When Rose’s (you guessed it) cute, misunderstood yet typically bright son, Oscar, is forced out of school for some strange oral behavior she takes Mac’s advice to expand her business into the crime scene cleaning racket and takes sister Norah with her and Sunshine Cleaning is born.
There’s blood, brain, smells and sick but, of course, the two eventually find a strange humanity in the job.
Though the tone of the film is so weirdly uneven (the introduction especially is a terrible wrong footer) Sunshine Cleaning is held together by the two leads. Blunt and Adams feel and look like sisters and their bitter chemistry helps to overshadow some ridiculously obvious back stories about their mothers death, a totally wasted side plot hinting at Norah’s confused sexual identity and a near inconsequential second romantic thread between Rose and one armed cleaning product salesman, Winston.
Alan Arkin manages to shine once again as the girls sharp yet sweet voiced father.
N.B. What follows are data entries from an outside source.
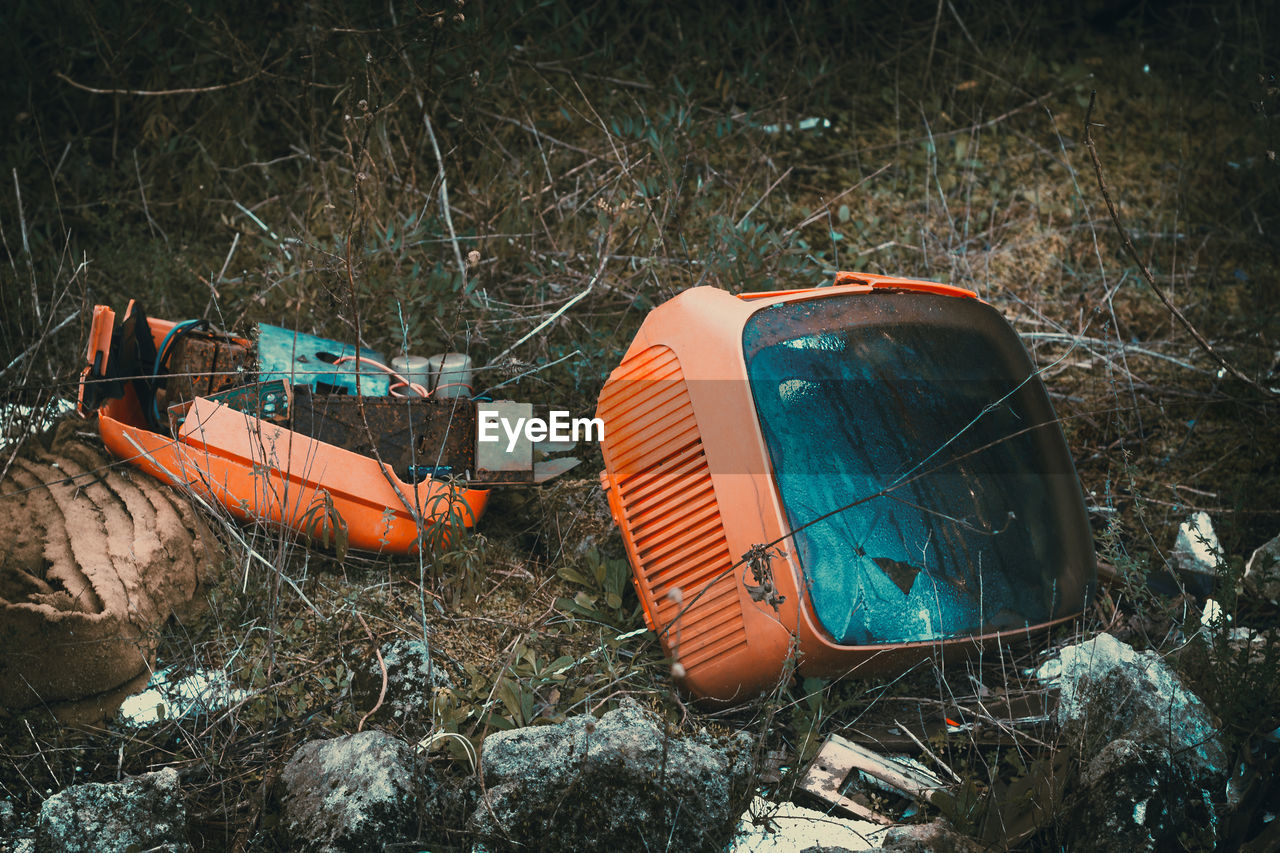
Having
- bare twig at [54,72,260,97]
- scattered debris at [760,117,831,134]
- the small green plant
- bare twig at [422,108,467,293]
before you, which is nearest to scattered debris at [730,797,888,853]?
the small green plant

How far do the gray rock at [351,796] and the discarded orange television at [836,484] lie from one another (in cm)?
67

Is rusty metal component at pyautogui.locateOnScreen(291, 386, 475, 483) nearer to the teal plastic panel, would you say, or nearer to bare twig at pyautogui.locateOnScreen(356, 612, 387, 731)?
the teal plastic panel

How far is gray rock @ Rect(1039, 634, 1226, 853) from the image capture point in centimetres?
195

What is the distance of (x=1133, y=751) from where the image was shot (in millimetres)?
1989

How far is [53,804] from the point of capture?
6.29 ft

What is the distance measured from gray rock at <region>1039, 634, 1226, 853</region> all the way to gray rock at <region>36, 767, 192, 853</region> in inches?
71.3

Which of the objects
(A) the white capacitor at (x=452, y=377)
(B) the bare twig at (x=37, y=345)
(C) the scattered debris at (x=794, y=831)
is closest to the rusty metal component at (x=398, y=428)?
(A) the white capacitor at (x=452, y=377)

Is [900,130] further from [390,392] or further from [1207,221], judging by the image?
[390,392]

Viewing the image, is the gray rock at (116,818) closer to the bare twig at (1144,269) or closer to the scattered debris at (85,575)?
the scattered debris at (85,575)

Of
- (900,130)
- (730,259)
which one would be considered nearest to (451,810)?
(730,259)

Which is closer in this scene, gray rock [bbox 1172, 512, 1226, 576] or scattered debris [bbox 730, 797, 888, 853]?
scattered debris [bbox 730, 797, 888, 853]

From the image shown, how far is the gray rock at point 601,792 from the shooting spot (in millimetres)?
1913

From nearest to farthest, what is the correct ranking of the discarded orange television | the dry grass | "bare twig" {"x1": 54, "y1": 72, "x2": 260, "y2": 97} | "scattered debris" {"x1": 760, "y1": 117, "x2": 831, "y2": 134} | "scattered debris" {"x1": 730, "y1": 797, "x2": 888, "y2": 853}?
"scattered debris" {"x1": 730, "y1": 797, "x2": 888, "y2": 853}, the discarded orange television, the dry grass, "bare twig" {"x1": 54, "y1": 72, "x2": 260, "y2": 97}, "scattered debris" {"x1": 760, "y1": 117, "x2": 831, "y2": 134}

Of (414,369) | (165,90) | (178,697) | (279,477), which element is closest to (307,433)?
(279,477)
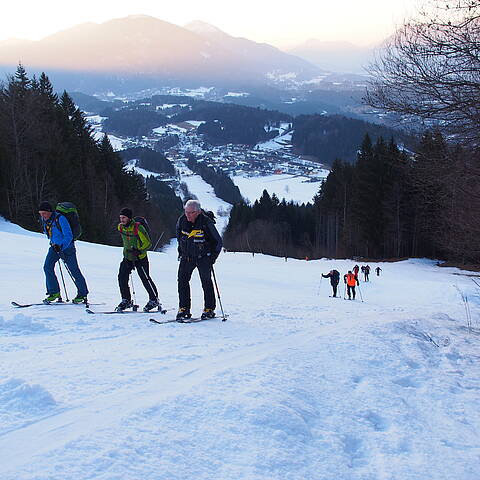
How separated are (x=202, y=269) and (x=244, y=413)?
12.1 feet

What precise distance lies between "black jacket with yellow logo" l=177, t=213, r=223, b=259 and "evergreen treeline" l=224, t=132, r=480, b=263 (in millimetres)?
4408

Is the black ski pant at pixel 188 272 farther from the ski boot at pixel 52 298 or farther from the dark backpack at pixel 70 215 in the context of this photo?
the ski boot at pixel 52 298

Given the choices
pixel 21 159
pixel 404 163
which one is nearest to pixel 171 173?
pixel 21 159

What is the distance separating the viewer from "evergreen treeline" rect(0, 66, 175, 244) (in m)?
32.3

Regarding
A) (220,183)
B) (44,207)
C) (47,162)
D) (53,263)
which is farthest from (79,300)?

His scenes babysitting and schooling Oliver are some of the best moments here but you can’t help but feel that his inclusion and the film’s title have been unnecessarily engineered by the producers to somehow help garner some attention in the wake of their success with Little Miss Sunshine.
Despite that little bit of near patronising audience shepherding and a few sentimental attempts at jerking some unearned tears out of its viewer (The CB radio scenes in particular) Sunshine Cleaning manages to walk the line between feel good and heartfelt fairly well. It’s a well polished comedy/drama but unfortunately one that that you’ll think about no more afterward than you would a good spring clean.